- [Challenges]:
- a) In the thread on Akka's gated state, what happens to outbound messages while a remote link is gated?
- b) Using the thread on Akka's gated state, explain why a DeathWatch on a remote actor is not enough to build delivery guarantees.

- [Excerpt provided]:
Search code examples
akkadistributed-computingactor

Akka Failure Recovery: Gated State


The akka documentation says all outbound messages are dropped if a link with a remote system is in gated state. Does this mean they will be delivered to dead letters immediately, or they will only be delivered to dead letters if the state changes to quarantined?

The logs are explicit about quarantined state, but not gated state:

Association with remote system [...] has failed,
address is now gated for [5000] ms. Reason: [Disassociated]

Association to [...] having UID [...] is irrecoverably failed.
UID is now quarantined and all messages to this UID will be delivered to dead letters. 
Remote actorsystem must be restarted to recover from this situation.
  • If a remote system transitions from gated state to active state because of a successful inbound connection, will all dropped outbound messages be re-sent?

  • Is a registered DeathWatch on a remote actor sufficient to detect dropped messages, or do I need to handle message failures to gated (but not quarantined) systems separately?


Solution

  • While gated all messages go to deadletter, they are not buffered and resent in any way - in other words, there are no guarantees of delivery, if you want that you need to add additional logic for this in your actors (relevant section of the docs: http://doc.akka.io/docs/akka/2.4/general/message-delivery-reliability.html)

    DeathWatch will make it possible to avoid sending messages to an actor that has died, however there is no guarantee that you didn't send messages to it after it died but before your actor received the terminated message, so this is not sufficient to build delivery guarantees.

    Depending on your needs implementing delivery guarantees can be as "light" as a simple acknowledging protocol with the remote actor, or as "heavy" as AtLeastOnce (docs: http://doc.akka.io/docs/akka/2.4/scala/persistence.html#at-least-once-delivery-scala) which will handle node crash without loosing messages.

- [Data listing]:
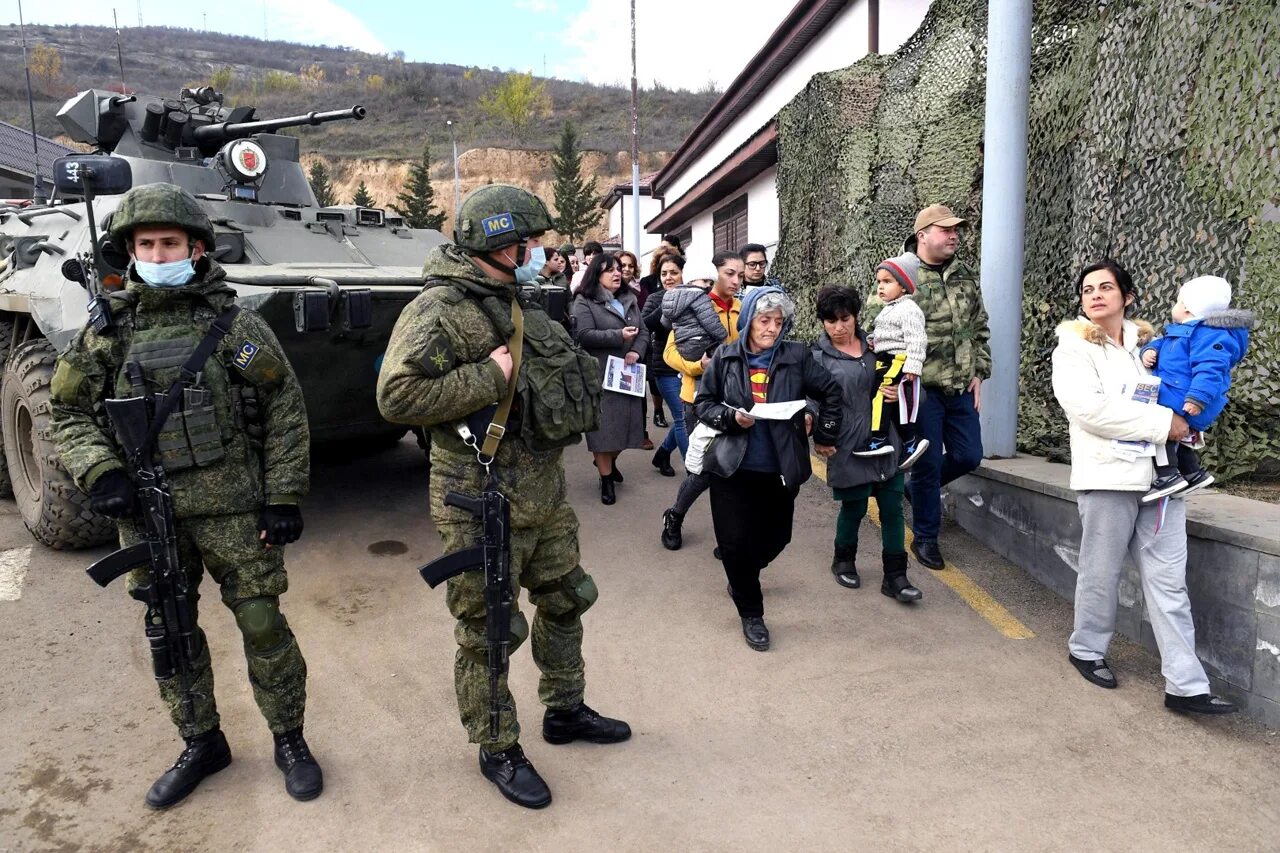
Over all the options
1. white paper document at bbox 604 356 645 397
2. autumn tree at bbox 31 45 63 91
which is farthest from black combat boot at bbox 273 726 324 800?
autumn tree at bbox 31 45 63 91

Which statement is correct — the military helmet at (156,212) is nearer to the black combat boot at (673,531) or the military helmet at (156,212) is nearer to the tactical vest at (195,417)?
the tactical vest at (195,417)

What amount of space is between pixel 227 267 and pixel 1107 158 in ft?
15.9

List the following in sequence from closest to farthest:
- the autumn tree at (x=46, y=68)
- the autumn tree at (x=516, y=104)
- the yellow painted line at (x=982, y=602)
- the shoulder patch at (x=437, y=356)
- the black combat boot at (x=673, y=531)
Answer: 1. the shoulder patch at (x=437, y=356)
2. the yellow painted line at (x=982, y=602)
3. the black combat boot at (x=673, y=531)
4. the autumn tree at (x=46, y=68)
5. the autumn tree at (x=516, y=104)

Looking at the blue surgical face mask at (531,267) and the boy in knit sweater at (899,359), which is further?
the boy in knit sweater at (899,359)

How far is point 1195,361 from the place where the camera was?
10.8 feet

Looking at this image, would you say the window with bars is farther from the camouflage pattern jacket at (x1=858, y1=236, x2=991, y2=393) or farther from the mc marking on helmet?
the mc marking on helmet

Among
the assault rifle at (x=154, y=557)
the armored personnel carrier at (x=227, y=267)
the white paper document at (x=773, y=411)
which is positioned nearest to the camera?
the assault rifle at (x=154, y=557)

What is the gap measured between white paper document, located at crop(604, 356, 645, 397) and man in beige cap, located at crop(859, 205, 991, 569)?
1.70 m

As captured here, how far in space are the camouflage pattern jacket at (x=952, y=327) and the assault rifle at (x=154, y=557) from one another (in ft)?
11.1

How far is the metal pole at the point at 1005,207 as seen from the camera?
5.09m

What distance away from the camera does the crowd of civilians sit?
3.37 m

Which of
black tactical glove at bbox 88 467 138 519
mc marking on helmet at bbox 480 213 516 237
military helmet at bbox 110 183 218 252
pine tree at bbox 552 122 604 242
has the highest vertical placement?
pine tree at bbox 552 122 604 242

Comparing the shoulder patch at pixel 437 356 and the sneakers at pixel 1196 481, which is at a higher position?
the shoulder patch at pixel 437 356

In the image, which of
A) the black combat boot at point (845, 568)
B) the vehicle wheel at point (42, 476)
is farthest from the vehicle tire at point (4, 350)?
the black combat boot at point (845, 568)
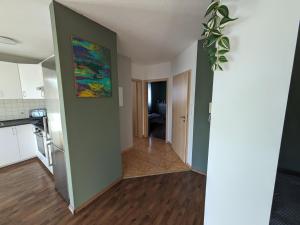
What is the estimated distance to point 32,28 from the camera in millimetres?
1857

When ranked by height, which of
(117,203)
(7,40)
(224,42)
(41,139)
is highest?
(7,40)

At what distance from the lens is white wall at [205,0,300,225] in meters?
0.66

- [Task results]:
- a) They go to dead letters and are not buffered or re-sent.

- b) DeathWatch lets an actor avoid sending messages to an actor it knows has died. However, messages may still be sent after the remote actor dies but before the terminated message arrives, so nothing guarantees that those messages were delivered.